1.Premier réformé(2018)
Premier réformé, résumé des quatre décennies de carrière de Schrader, combine tous les intérêts favoris du réalisateur dans une œuvre magistrale sur un prêtre solitaire (Ethan Hawke, dans l'une des meilleures performances de sa riche carrière) qui adopte le martyre d'un environnementaliste aliéné comme le martyre d'un écologiste aliéné. Le 250ème anniversaire de sa petite paroisse approche. Portrait austère d'un homme dont le corps et l'esprit se défont peu à peu alors qu'il observe un monde apathique à sa propre survie,Premier réforméreprésente le cinéma le plus mature de Schrader à ce jour, mettant en vedette un ensemble de styles empruntés à de nombreux réalisateurs européens du milieu du siècle (Bresson, bien sûr, mais aussi Dreyer, Ozu et Tarkovsky) qui se fondent finalement dans une esthétique qui est entièrement et indéniablement la sienne.
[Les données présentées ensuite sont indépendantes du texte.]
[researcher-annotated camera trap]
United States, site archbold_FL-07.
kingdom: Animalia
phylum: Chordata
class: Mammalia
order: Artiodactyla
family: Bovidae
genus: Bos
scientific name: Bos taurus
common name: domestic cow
Le film présente nécessairement une vision désespérée de l'Amérique alors que ses jours de gloire du XXe siècle s'éloignent, mais Schrader n'est pas du genre à se dérober à une certaine forme d'espoir pour son prêtre isolé. CommePremier réforméJusqu'à son apogée choquant, il présente le salut sous la forme d'une paroissienne enceinte (Amanda Seyfried) qui est également curieuse de savoir comment aller de l'avant après une perte soudaine. Ce n’est pas seulement le meilleur film de l’année jusqu’à présent, mais aussi le meilleur film de Schrader à ce jour.